8. The apparatus according to claim 6 or 7, wherein the at least one memory and the computer program code are further configured to cause the apparatus to: train the encoder neural network and/or the decoder neural network based on the third plurality of gradients and a fourth plurality of gradients with respect to inputs of a second subset of primary models, wherein the second subset of primary models comprises a set of primary models not selected to the first subset of primary models.

9. The apparatus according to claim 6 or 7, wherein the at least one memory and the computer program code are further configured to cause the apparatus to: train the encoder neural network and/or the decoder neural network based on the third plurality of gradients and a fifth plurality of gradients with respect to inputs of the plurality of primary models.

10. The apparatus according to any of claims 1 to 5, wherein the at least one memory and the computer program code are further configured to cause the apparatus to: obtain a plurality of auxiliary models corresponding to a plurality of effective depths, wherein the plurality of auxiliary models is obtained based on inserting a varying number of identity layers between layers of the auxiliary model; sequentially train the encoder neural network and/or the decoder neural network based on the plurality of auxiliary models with an increasing effective depth.

11. The apparatus according to any preceding claim, wherein an input to the encoder neural network comprises video data, image data, audio data, text data, or features extracted by a preceding model.

12. The apparatus according to any of claims 1 to 10, wherein the at least one memory and the computer program code are further configured to cause the apparatus to: encode and/or decode at least one of image data, video data, audio data, text data, or features extracted by a preceding model with the encoder neural network and/or the decoder neural network; or store or transmit the encoder neural network and/or the decoder neural network for use in encoding and/or decoding of at least one of the image data, the video data, the audio data, the text data, or the features extracted by the preceding model.

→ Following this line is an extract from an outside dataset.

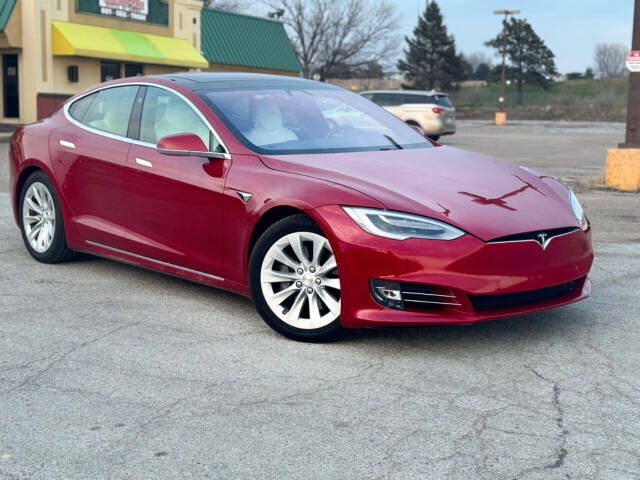 2017 Tesla Model S for sale at Alex Auto Sales LLC in Lincoln, NE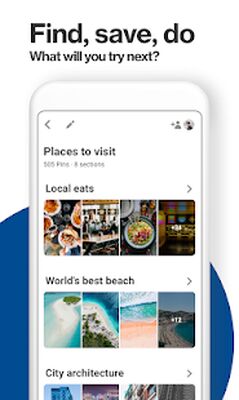 Скачать Pinterest [Unlocked] RU apk на Андроид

13. A method, comprising: obtaining a primary model configured to perform a task; obtaining an auxiliary model, wherein an effective depth of the auxiliary model is lower than an effective depth of the primary model; training the auxiliary model for performing the task based on a first loss function comprising an output of the primary model and an output of the auxiliary model; determining a plurality of gradients of a second loss function with respect to an input of the auxiliary model, wherein the second loss function comprises the output of the auxiliary model; and training an encoder neural network and/or a decoder neural network based on the plurality of gradients.

14. A computer program comprising instructions for causing an apparatus to perform at least the following: obtaining a primary model configured to perform a task; obtaining an auxiliary model, wherein an effective depth of the auxiliary model is lower than an effective depth of the primary model; training the auxiliary model for performing the task based on a first loss function comprising an output of the primary model and an output of the auxiliary model; determining a plurality of gradients of a second loss function with respect to an input of the auxiliary model, wherein the second loss function comprises the output of the auxiliary model; and training an encoder neural network and/or a decoder neural network based on the plurality of gradients.

15. An apparatus, comprising: means for obtaining a primary model configured to perform a task; means for obtaining an auxiliary model, wherein an effective depth of the auxiliary model is lower than an effective depth of the primary model; means for training the auxiliary model for performing the task based on a first loss function comprising an output of the primary model and an output of the auxiliary model; means for determining a plurality of gradients of a second loss function with respect to an input of the auxiliary model, wherein the second loss function comprises the output of the auxiliary model; and means for training an encoder neural network and/or a decoder neural network based on the plurality of gradients.